La mort a raflé tes jar­dins
Nous lais­sant seules
Dans la cui­sine
À trans­vi­der la confi­ture
Dans des pots de verre
D’un geste légué
D’une cuillère à l’autre
Jusqu’à l’été sui­vant
Où nous revien­drons
Te deman­der
Où tu es ren­due.

 

 

Présentation de l’auteur

Monique Juteau

Monique Juteau a publié six recueils de poé­sie dont Des jours de che­mins per­dus et retrou­vés, prix lit­té­ra­ture Gérald-Godin et Des lieux des villes un chou-fleur rédi­gé en Inde, à Paris et à Lyon, ville où elle a séjour­né dans le cadre du Programme d’échanges d’écrivains du Conseil des arts et des lettres du Québec (Calq). Elle a rem­por­té le Prix du Calq-Créatrice de l’année 2016, Centre-du-Québec pour Voyage avec ou sans connexion, édi­tions Art le Sabord. Parmi ses prix et dis­tinc­tions, on compte le prix Félix-Antoine-Savard de poé­sie en 2001 et un des Grands prix lit­té­raires de Radio-Canada, caté­go­rie récit de voyage, en 2002. Romans et nou­velles balisent éga­le­ment son par­cours d’écrivain.

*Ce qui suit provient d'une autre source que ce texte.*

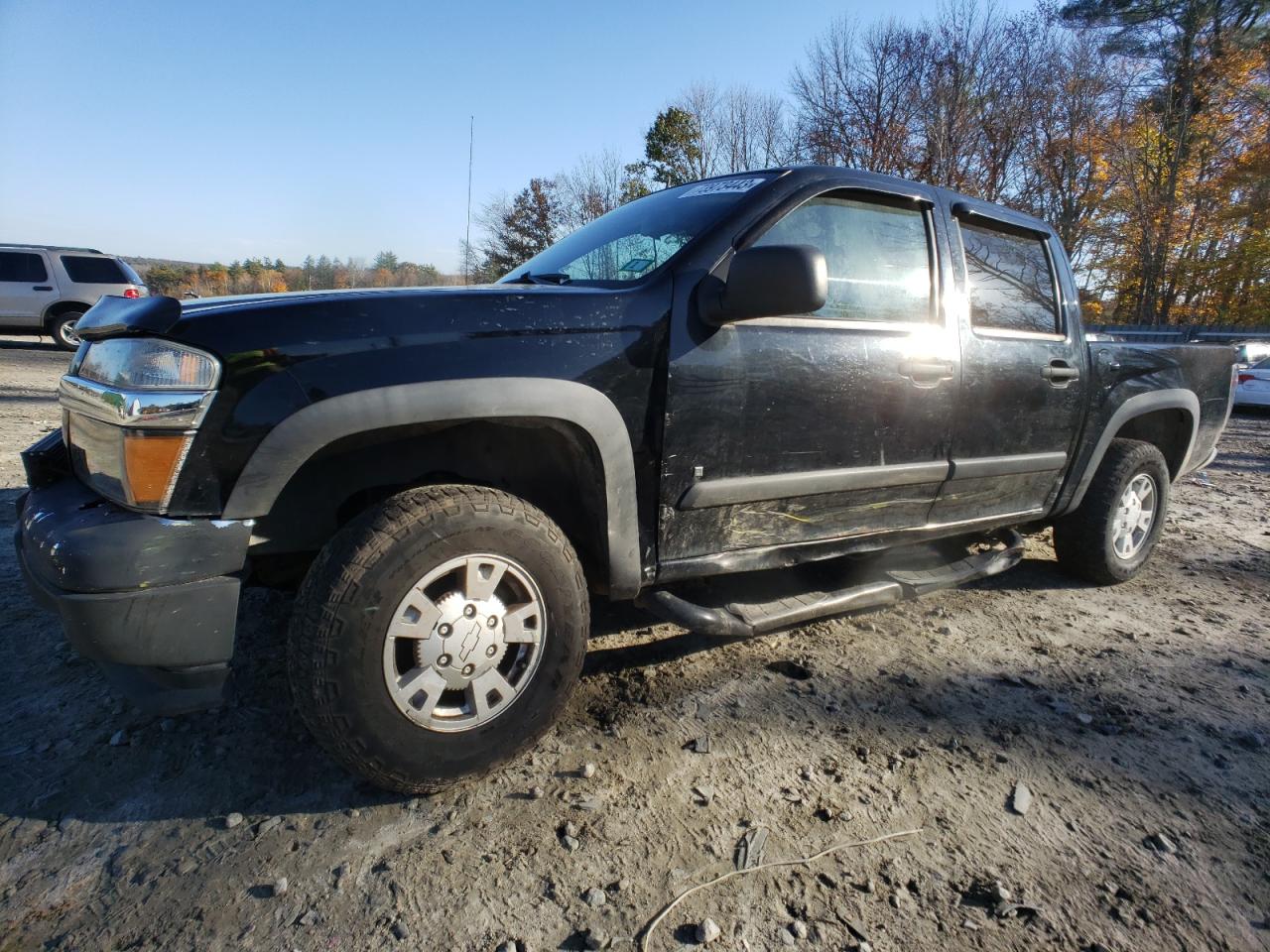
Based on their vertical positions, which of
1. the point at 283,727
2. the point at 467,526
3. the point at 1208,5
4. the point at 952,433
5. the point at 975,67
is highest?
the point at 1208,5

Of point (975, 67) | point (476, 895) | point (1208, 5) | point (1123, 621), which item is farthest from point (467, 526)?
point (1208, 5)

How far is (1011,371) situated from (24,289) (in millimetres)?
17199

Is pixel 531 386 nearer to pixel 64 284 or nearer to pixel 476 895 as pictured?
pixel 476 895

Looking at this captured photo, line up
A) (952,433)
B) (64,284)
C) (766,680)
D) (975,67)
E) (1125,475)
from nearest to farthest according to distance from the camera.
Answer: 1. (766,680)
2. (952,433)
3. (1125,475)
4. (64,284)
5. (975,67)

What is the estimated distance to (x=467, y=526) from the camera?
Answer: 1.93 meters

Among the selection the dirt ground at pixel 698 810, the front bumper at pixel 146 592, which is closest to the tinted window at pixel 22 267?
the dirt ground at pixel 698 810

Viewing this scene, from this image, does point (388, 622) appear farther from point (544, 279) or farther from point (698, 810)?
point (544, 279)

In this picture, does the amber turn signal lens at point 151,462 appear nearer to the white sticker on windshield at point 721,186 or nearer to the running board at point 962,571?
the white sticker on windshield at point 721,186

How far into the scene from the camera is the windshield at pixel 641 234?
8.14 ft

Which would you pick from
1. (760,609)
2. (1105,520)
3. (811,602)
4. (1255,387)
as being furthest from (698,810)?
(1255,387)

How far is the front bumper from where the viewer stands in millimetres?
1645

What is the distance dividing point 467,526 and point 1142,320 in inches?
1129

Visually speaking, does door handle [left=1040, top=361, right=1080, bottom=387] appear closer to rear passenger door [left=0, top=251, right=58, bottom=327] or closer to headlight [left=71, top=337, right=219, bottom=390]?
headlight [left=71, top=337, right=219, bottom=390]

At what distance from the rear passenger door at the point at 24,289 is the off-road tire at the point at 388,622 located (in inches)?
641
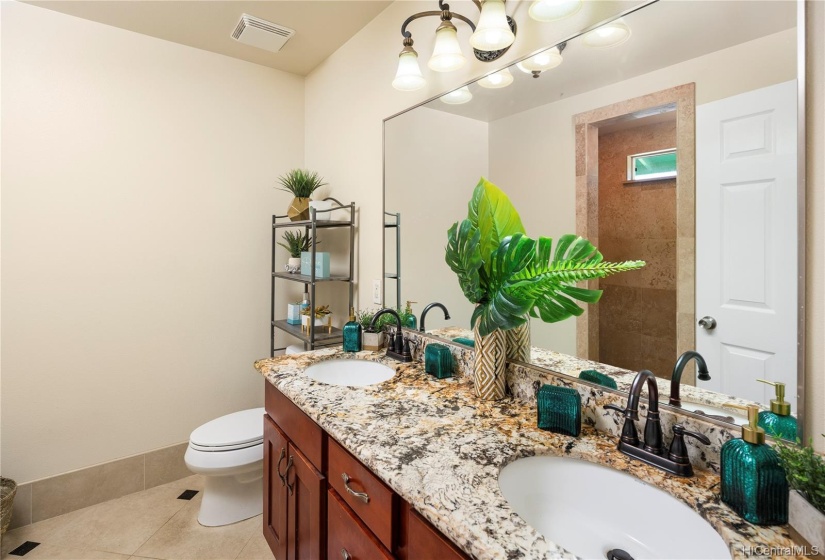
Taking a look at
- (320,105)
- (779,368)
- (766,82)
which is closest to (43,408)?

Ses deux plus récentes publi­ca­tions sont Les Lalancette  (Éditions art Le Sabord, 2016) avec l’artiste Fontaine Leriche et Tête à poux (Écrits des Forges, 2017). Ses lec­tures publiques sont par­ti­cu­lières ; elle mani­pule des objets qui intro­duisent ses textes et en faci­litent l’accès.